Pembersihan cat pada benda bersejarah tersebut dilakukan sejak Rabu (9/9/2026). Proses konservasi melibatkan dua tenaga ahli dari BPK Jawa Timur dan empat juru pelihara (jupel) dari Dinas Pariwisata dan Kebudayaan Kabupaten Kediri setiap harinya.
Sekretaris Tim Ahli Cagar Budaya (TACB) Kabupaten Kediri, Sigit Widiatmoko, mengatakan proses pembersihan ditargetkan selesai pada Minggu (13/9/2026).
Menurut Sigit, proses konservasi dilakukan dengan metode yang disesuaikan dengan material cikar. Salah satu bahan yang digunakan adalah alkohol untuk membantu melonggarkan cat tanpa merusak material kayu.
“Alkohol itu untuk merenggangkan cat dan tidak merusak kayu,” ujarnya Kamis (10/9/2026).
Selain membersihkan bekas cat, konservasi juga bertujuan mencegah kerusakan akibat mikroorganisme maupun faktor lingkungan. Setelah proses pembersihan, benda tersebut akan mendapatkan pelapisan sebagai bagian dari perawatan.
Sigit menyebut perawatan secara berkala perlu dilakukan agar kondisi Cikar Mbah Gleyor tetap terjaga. Perawatan dapat dilakukan setidaknya enam bulan hingga satu tahun sekali.
Sementara itu, Kepala Dinas Pariwisata dan Kebudayaan Kabupaten Kediri, Mustika Prayitno Adi, mengatakan proses konservasi dilakukan bersama BPK Jawa Timur dan juru pelihara dari dinas.
“Alhamdulillah, sudah beberapa hari kita lakukan konservasi dibantu rekan-rekan dari BPK. Targetnya sekitar empat hari dan hasilnya sudah kelihatan. Bekas cat yang ada sudah mulai bisa dibersihkan,” katanya.
Mustika mengatakan pihaknya akan menyiapkan papan informasi di sekitar lokasi. Papan tersebut nantinya memuat informasi mengenai sejarah Cikar Mbah Gleyor agar masyarakat mengetahui nilai penting benda tersebut.
Terkait pengamanan, Dinas Pariwisata dan Kebudayaan Kabupaten Kediri akan berkoordinasi dengan pemerintah desa setempat. Langkah tersebut dinilai penting untuk mencegah kejadian serupa terulang.
“Pengamanan nanti kita komunikasikan dengan desa karena posisinya ada di wilayah desa,” jelasnya.

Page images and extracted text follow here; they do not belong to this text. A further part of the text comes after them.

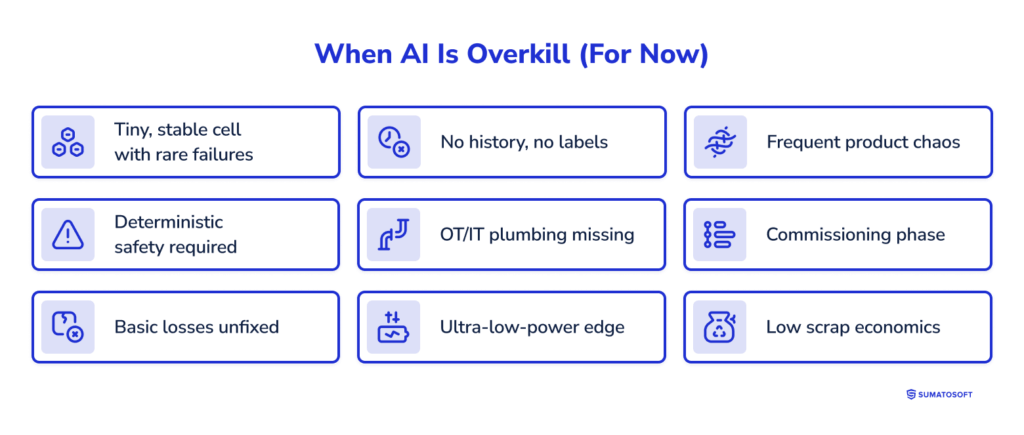 When AI Is Overkill (For Now)

Tiny, stable cell with rare failures

No history, no labels

Frequent product chaos

Deterministic safety required

OT/IT plumbing missing

Commissioning phase

Basic losses unfixed

Ultra-low-power edge

Low scrap economics

SUMATOSOFT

Berdasarkan hasil penyelidikan kepolisian, aksi vandalisme terhadap Cikar Mbah Gleyor diduga dilakukan oleh D, warga Desa Sumberejo, Kecamatan Kandat. D diduga merupakan orang dengan gangguan jiwa (ODGJ).

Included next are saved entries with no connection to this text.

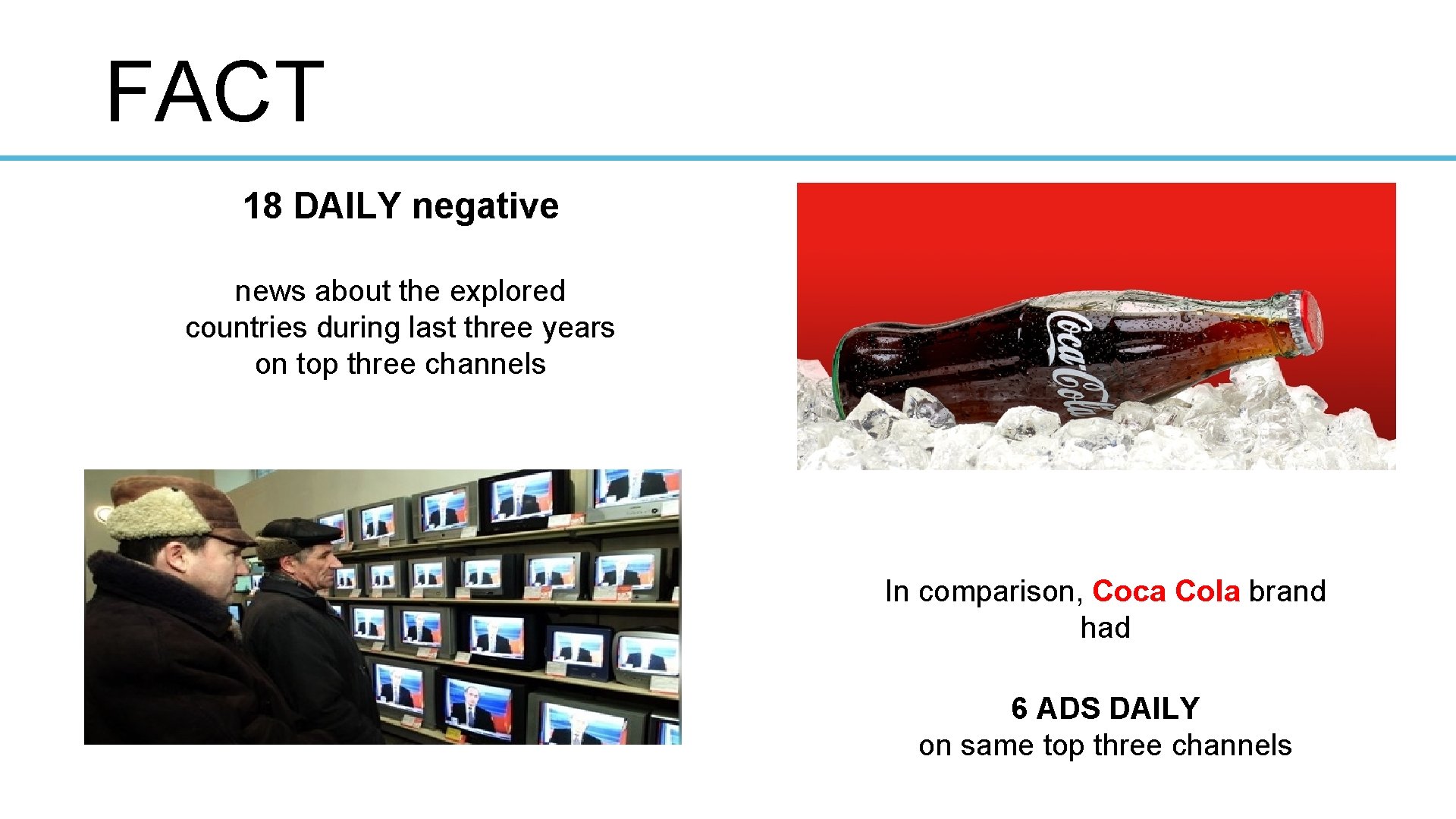 FACT

18 DAILY negative

news about the explored countries during last three years on top three channels

Coca-Cola

In comparison, Coca Cola brand had

6 ADS DAILY
on same top three channels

Sigit menambahkan, Cikar Mbah Gleyor telah masuk dalam inventarisasi benda yang memiliki nilai budaya. Meski demikian, benda tersebut belum ditetapkan sebagai cagar budaya.

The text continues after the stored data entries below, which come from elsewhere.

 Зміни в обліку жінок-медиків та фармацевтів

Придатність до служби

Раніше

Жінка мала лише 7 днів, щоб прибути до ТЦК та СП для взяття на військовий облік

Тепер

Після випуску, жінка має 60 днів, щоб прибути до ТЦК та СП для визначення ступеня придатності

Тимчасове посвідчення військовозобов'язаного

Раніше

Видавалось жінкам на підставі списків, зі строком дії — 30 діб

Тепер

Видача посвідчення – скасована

Ia merekomendasikan agar pemerintah segera memasang papan atau penanda inventarisasi sebagai bentuk informasi sekaligus pengakuan bahwa benda tersebut telah tercatat dalam inventaris pemerintah.
Menurut Sigit, pelestarian juga membutuhkan keterlibatan masyarakat dan pemilik benda. Cikar Mbah Gleyor dinilai telah menjadi bagian dari kehidupan masyarakat Desa Kandat sehingga keberadaannya perlu dijaga bersama.
“Kalau masyarakat mau menjaga, tetap di situ tidak masalah. Karena ini sudah menjadi bagian dari kehidupan masyarakat di desa ini,” ujarnya.
Namun, apabila aspek keamanan menjadi pertimbangan utama, pemindahan ke museum juga dapat menjadi salah satu opsi. Selain lebih aman, keberadaan benda tersebut di museum memungkinkan proses perawatan dilakukan secara lebih terkontrol oleh pemerintah.